== Segment start ==

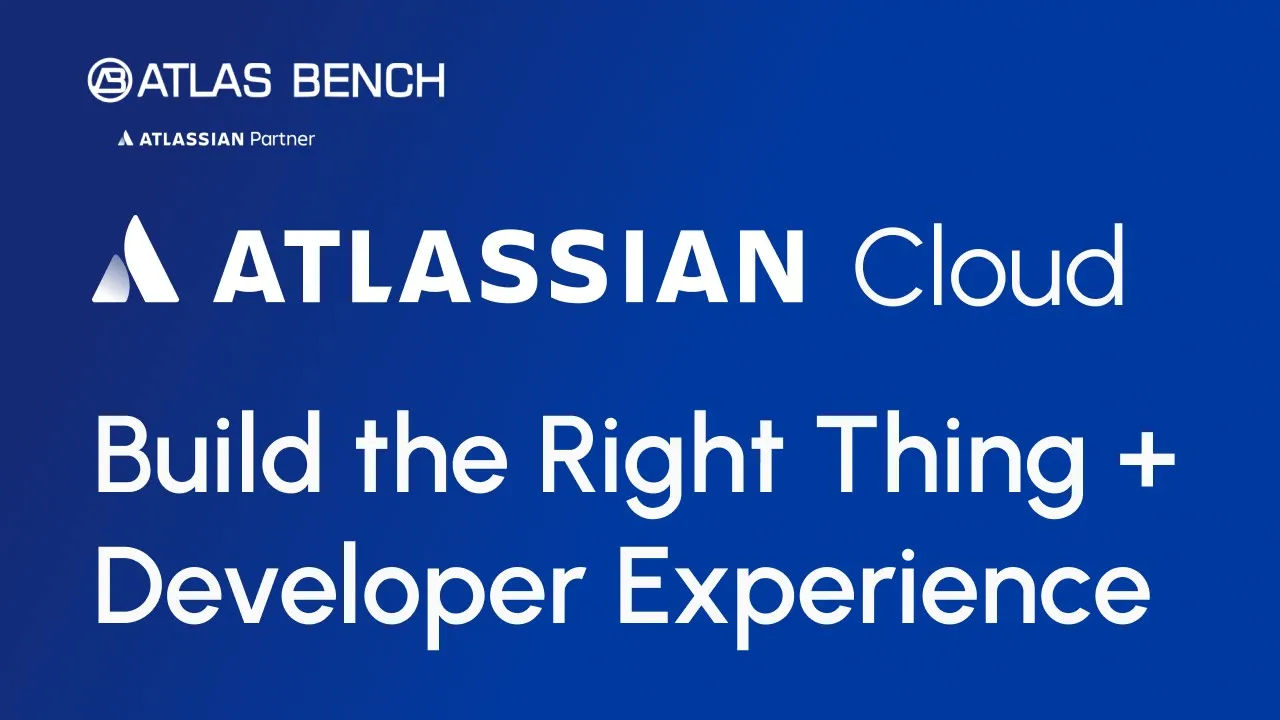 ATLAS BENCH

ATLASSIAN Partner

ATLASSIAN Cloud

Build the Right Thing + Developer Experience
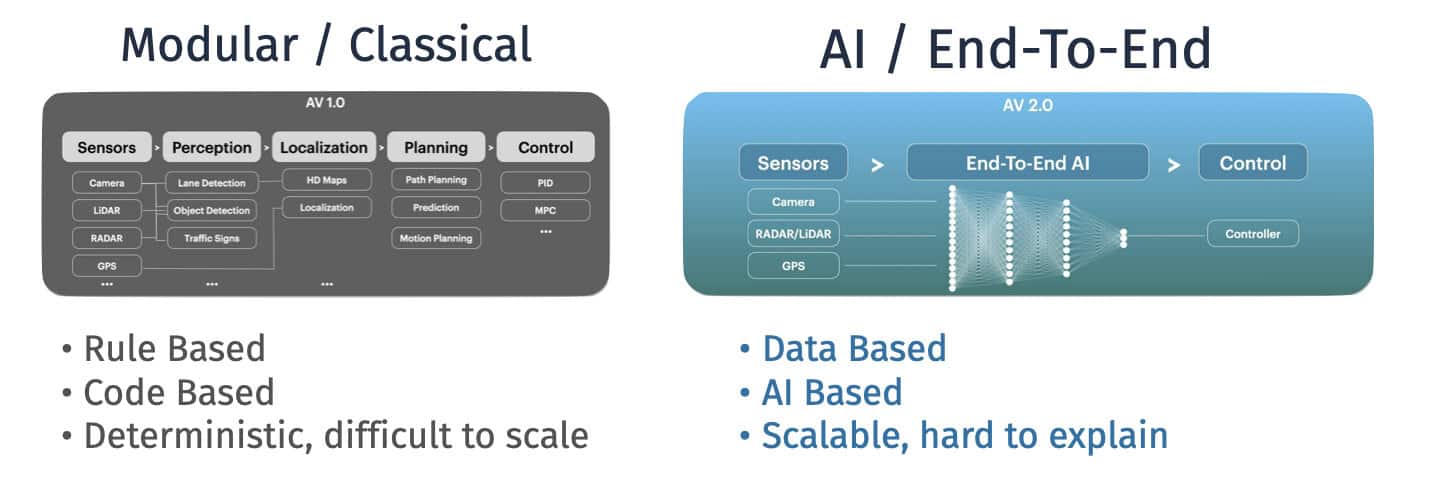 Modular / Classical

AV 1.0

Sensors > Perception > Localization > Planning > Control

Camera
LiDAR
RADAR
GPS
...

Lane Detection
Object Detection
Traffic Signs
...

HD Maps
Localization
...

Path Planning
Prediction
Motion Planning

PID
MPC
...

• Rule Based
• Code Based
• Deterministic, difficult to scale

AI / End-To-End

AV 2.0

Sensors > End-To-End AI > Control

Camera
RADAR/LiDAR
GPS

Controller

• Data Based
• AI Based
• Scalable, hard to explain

== Segment end ==

Write the lines out verbatim, from the one with "Sensors > End-To-End AI > Control" through the last line of the entries, and stop there.

Sensors > End-To-End AI > Control

Camera
RADAR/LiDAR
GPS

Controller

• Data Based
• AI Based
• Scalable, hard to explain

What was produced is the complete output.